Work required:
Should the word "slidecaptiondn" occur in a line of the records, copy that line.

★ ★ ★ ★

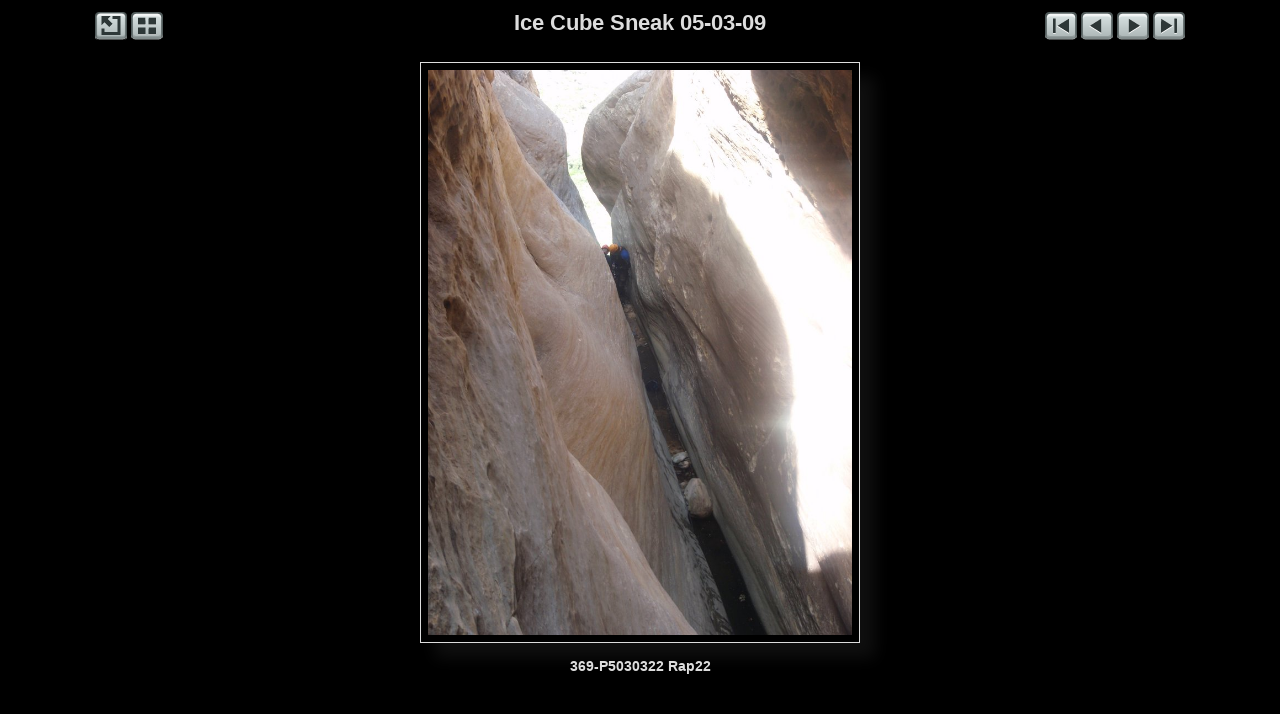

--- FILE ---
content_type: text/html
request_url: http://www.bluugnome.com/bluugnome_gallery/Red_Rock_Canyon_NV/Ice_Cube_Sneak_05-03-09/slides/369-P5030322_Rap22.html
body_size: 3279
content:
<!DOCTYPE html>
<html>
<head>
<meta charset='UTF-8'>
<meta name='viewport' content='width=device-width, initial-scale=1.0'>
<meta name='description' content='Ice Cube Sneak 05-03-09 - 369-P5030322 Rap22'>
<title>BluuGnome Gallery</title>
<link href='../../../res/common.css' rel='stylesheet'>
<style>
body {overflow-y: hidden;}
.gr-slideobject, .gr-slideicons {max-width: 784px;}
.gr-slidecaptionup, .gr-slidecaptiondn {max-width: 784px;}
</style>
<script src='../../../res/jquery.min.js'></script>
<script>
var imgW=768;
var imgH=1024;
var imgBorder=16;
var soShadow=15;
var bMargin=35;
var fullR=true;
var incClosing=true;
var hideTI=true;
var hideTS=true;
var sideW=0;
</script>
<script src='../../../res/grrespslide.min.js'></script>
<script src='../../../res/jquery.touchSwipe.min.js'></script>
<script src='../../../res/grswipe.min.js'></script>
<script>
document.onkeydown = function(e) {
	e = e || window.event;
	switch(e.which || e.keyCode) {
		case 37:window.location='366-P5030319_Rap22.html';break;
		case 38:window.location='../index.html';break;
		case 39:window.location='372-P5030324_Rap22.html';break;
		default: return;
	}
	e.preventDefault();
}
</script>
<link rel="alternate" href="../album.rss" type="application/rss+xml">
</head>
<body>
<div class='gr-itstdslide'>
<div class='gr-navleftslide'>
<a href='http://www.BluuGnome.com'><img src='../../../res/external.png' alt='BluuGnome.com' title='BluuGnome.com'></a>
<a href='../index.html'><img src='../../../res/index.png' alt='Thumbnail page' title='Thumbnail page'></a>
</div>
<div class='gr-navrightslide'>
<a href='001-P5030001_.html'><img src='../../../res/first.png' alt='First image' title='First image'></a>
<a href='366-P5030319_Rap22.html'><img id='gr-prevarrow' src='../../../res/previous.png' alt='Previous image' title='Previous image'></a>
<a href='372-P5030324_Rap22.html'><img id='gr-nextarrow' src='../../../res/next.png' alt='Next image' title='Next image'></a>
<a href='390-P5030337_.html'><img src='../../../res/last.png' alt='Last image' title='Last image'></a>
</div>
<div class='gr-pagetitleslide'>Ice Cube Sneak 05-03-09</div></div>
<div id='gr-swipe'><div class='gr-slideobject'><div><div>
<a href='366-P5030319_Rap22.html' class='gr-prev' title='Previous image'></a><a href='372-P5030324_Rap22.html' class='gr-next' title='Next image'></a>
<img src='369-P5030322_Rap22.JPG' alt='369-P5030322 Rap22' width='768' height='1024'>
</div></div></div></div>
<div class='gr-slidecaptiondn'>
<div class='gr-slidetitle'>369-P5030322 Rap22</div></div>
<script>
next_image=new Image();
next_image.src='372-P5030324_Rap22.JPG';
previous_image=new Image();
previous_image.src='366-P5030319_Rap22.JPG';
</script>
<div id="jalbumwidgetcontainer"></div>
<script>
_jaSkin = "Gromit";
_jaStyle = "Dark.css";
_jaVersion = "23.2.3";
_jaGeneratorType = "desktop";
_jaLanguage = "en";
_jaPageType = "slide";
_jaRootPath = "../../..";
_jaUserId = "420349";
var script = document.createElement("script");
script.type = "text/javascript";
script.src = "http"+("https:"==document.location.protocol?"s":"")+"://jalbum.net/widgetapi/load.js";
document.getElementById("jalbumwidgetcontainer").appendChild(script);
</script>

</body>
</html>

★ ★ ★ ★

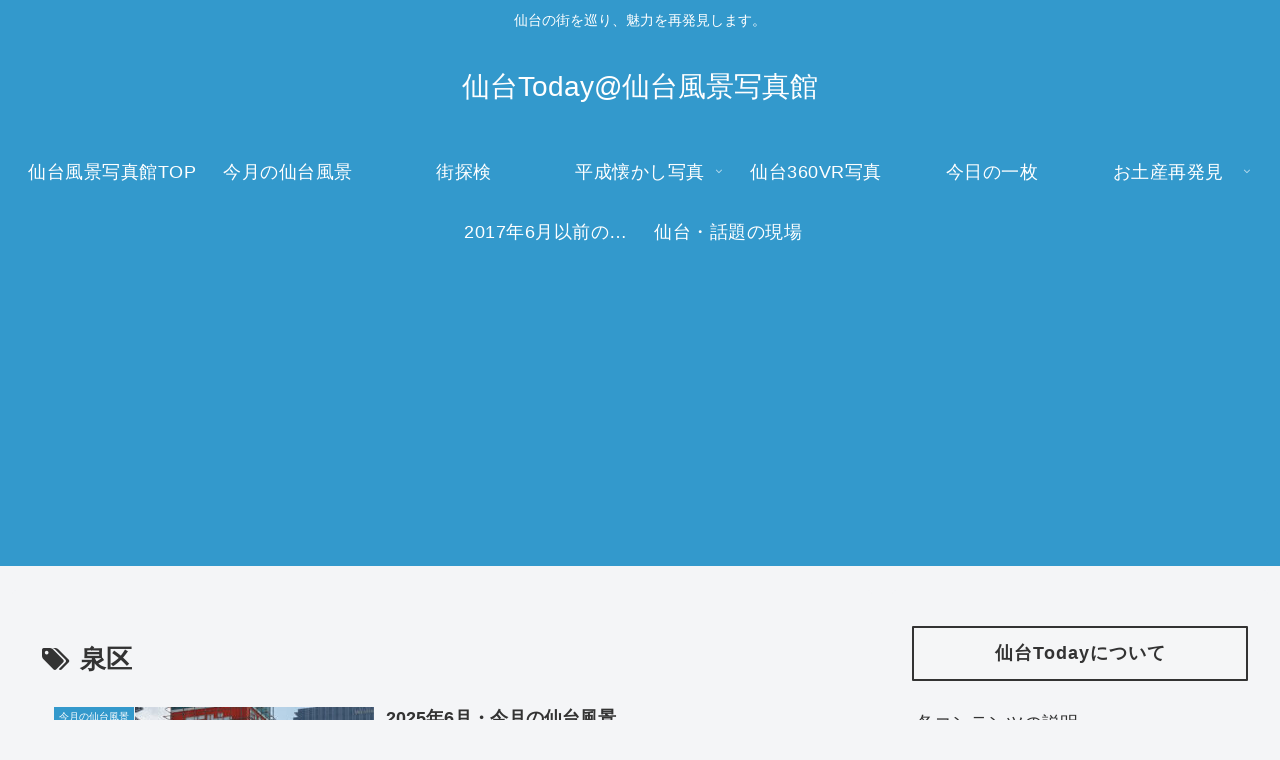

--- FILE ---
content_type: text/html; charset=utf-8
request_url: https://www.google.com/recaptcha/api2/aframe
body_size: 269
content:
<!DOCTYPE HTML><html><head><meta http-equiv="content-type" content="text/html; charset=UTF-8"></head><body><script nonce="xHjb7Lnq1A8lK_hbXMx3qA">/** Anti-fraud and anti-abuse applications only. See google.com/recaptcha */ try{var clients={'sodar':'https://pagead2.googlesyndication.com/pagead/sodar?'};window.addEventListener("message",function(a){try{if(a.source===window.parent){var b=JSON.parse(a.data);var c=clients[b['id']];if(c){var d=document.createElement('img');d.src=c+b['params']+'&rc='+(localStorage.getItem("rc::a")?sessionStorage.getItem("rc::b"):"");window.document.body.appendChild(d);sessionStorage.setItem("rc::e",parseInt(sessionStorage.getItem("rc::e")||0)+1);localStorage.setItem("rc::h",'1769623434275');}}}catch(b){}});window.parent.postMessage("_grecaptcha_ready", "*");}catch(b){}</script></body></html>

★ ★ ★ ★

Your solution:
.gr-slidecaptionup, .gr-slidecaptiondn {max-width: 784px;}
<div class='gr-slidecaptiondn'>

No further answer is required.